Sun Jiangwen, Bi Jinbo, Kranzler Henry R
Department of Computer Science and Engineering, University of Connecticut, 371 Fairfield Way, Storrs, CT 06269, USA.
BMC Genet. 2014 Jun 17;15:73. doi: 10.1186/1471-2156-15-73.
Accurate classification of patients with a complex disease into subtypes has important implications for medicine and healthcare. Using more homogeneous disease subtypes in genetic association analysis will facilitate the detection of new genetic variants that are not detectible using the non-differentiated disease phenotype. Subtype differentiation can also improve diagnostic classification, which can in turn inform clinical decision making and treatment matching. Currently, the most sophisticated methods for disease subtyping perform cluster analysis using patients' clinical features. Without guidance from genetic information, the resultant subtypes are likely to be suboptimal and efforts at genetic association may fail.

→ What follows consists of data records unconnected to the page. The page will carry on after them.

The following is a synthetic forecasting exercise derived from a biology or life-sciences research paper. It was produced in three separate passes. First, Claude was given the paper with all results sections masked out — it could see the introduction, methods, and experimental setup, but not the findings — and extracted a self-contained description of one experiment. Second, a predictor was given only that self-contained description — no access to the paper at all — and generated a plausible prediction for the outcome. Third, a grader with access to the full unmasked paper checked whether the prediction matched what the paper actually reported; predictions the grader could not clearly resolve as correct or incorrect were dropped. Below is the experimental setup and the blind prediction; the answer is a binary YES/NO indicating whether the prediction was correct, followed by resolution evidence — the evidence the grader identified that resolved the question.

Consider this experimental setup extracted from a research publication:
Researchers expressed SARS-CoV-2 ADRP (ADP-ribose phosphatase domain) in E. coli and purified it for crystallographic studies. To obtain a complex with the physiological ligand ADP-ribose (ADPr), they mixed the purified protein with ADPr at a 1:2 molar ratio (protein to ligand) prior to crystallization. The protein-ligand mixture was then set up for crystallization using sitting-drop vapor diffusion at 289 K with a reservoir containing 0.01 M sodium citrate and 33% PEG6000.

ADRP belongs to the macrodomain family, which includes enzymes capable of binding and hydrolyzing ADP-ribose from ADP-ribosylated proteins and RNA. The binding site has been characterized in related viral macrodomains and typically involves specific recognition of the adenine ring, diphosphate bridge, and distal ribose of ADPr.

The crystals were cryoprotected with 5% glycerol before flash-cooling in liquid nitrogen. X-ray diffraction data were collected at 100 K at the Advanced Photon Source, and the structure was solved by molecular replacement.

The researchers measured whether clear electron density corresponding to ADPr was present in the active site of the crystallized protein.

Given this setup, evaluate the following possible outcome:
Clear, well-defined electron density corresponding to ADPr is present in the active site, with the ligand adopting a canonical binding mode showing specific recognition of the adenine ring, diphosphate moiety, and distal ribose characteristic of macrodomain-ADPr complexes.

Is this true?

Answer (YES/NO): YES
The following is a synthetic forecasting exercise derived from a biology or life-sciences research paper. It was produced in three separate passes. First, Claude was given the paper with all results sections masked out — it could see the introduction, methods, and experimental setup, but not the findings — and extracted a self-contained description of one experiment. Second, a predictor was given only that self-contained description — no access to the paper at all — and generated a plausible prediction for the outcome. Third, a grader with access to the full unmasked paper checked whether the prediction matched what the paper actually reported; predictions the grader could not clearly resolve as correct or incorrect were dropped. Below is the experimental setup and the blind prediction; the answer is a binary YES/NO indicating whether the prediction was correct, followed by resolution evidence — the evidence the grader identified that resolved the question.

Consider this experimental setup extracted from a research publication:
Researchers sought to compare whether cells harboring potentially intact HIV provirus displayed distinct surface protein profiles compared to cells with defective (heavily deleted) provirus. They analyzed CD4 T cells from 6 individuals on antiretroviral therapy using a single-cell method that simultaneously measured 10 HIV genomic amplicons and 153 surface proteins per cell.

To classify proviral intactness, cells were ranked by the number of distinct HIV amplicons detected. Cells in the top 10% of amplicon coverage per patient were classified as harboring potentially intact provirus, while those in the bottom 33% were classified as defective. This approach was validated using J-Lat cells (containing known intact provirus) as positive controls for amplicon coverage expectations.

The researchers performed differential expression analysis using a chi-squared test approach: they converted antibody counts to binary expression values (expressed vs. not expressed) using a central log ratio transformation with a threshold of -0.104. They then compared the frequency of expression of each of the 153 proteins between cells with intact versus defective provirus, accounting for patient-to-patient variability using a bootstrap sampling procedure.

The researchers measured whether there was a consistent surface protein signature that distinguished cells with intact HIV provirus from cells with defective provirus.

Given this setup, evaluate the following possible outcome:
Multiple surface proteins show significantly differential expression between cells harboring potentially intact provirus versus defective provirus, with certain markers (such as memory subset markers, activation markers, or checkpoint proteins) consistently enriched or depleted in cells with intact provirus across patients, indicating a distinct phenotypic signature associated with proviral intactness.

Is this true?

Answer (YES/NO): NO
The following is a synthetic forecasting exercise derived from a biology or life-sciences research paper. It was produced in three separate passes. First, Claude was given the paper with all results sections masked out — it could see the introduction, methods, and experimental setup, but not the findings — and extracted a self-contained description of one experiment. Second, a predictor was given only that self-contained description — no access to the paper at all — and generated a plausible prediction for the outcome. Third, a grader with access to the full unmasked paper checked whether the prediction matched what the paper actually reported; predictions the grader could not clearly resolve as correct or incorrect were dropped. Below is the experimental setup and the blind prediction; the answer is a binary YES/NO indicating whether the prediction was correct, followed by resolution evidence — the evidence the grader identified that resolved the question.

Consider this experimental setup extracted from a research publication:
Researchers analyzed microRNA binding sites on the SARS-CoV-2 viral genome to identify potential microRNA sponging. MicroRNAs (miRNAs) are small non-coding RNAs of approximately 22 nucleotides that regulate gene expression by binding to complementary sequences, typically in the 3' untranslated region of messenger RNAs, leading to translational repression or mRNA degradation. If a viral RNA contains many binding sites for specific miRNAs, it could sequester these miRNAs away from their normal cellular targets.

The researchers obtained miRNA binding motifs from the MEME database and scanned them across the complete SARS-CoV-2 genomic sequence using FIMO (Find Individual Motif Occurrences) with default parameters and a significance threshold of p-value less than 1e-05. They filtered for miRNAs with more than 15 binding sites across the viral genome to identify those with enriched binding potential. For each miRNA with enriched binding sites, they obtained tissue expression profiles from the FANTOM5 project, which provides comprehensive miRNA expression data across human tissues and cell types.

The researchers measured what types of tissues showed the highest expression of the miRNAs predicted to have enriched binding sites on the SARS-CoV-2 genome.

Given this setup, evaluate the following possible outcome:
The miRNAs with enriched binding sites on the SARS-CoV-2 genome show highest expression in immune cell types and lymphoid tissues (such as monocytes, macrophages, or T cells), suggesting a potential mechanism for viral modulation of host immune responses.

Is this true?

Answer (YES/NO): YES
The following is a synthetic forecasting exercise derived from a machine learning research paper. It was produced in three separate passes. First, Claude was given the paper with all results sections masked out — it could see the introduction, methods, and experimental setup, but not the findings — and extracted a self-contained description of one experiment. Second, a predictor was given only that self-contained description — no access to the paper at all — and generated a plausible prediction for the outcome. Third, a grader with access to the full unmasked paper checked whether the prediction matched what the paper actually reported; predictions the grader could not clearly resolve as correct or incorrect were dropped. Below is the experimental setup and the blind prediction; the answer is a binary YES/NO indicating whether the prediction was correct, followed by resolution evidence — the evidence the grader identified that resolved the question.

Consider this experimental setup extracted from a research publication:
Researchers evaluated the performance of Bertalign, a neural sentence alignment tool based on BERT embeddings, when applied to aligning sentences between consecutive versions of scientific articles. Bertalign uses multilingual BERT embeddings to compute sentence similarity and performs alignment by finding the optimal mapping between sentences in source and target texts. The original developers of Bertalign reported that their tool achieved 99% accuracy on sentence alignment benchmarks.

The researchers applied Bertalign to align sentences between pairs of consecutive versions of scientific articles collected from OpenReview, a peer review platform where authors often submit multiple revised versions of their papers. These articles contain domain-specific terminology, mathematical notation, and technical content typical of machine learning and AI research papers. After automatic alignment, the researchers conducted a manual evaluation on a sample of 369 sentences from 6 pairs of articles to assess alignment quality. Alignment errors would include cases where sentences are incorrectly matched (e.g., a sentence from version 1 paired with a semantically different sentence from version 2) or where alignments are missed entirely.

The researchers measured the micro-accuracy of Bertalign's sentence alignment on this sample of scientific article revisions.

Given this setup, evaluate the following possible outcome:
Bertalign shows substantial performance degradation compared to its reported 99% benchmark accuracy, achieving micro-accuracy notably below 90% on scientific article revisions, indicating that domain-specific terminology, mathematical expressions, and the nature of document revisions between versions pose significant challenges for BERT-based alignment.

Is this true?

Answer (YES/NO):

We propose a multi-view matrix decomposition approach that integrates clinical features with genetic markers to detect confirmatory evidence for a disease subtype. This approach groups patients into clusters that are consistent between the clinical and genetic dimensions of data; it simultaneously identifies the clinical features that define the subtype and the genotypes associated with the subtype. A simulation study validated the proposed approach, showing that it identified hypothesized subtypes and associated features. In comparison to the latest biclustering and multi-view data analytics using real-life disease data, the proposed approach identified clinical subtypes of a disease that differed from each other more significantly in the genetic markers, thus demonstrating the superior performance of the proposed approach.
The proposed algorithm is an effective and superior alternative to the disease subtyping methods employed to date. Integration of phenotypic features with genetic markers in the subtyping analysis is a promising approach to identify concurrently disease subtypes and their genetic associations.
将患有复杂疾病的患者准确分类为不同亚型对医学和医疗保健具有重要意义。在基因关联分析中使用更具同质性的疾病亚型将有助于检测使用未分化疾病表型无法检测到的新基因变异。亚型分化还可以改善诊断分类,进而为临床决策和治疗匹配提供依据。目前,最复杂的疾病亚型分类方法是利用患者的临床特征进行聚类分析。在没有基因信息指导的情况下,所得到的亚型可能不是最优的,基因关联分析的努力可能会失败。
我们提出了一种多视图矩阵分解方法,该方法将临床特征与基因标记相结合,以检测疾病亚型的确证证据。这种方法将患者分组为在数据的临床和基因维度上一致的聚类;它同时识别定义亚型的临床特征和与该亚型相关的基因型。一项模拟研究验证了所提出的方法,表明它能够识别假设的亚型和相关特征。与使用实际疾病数据的最新双聚类和多视图数据分析相比,所提出的方法识别出的疾病临床亚型在基因标记上彼此差异更大,从而证明了所提出方法的优越性能。
所提出的算法是迄今为止用于疾病亚型分类方法的一种有效且优越的替代方法。在亚型分析中将表型特征与基因标记相结合是一种同时识别疾病亚型及其基因关联的有前途的方法。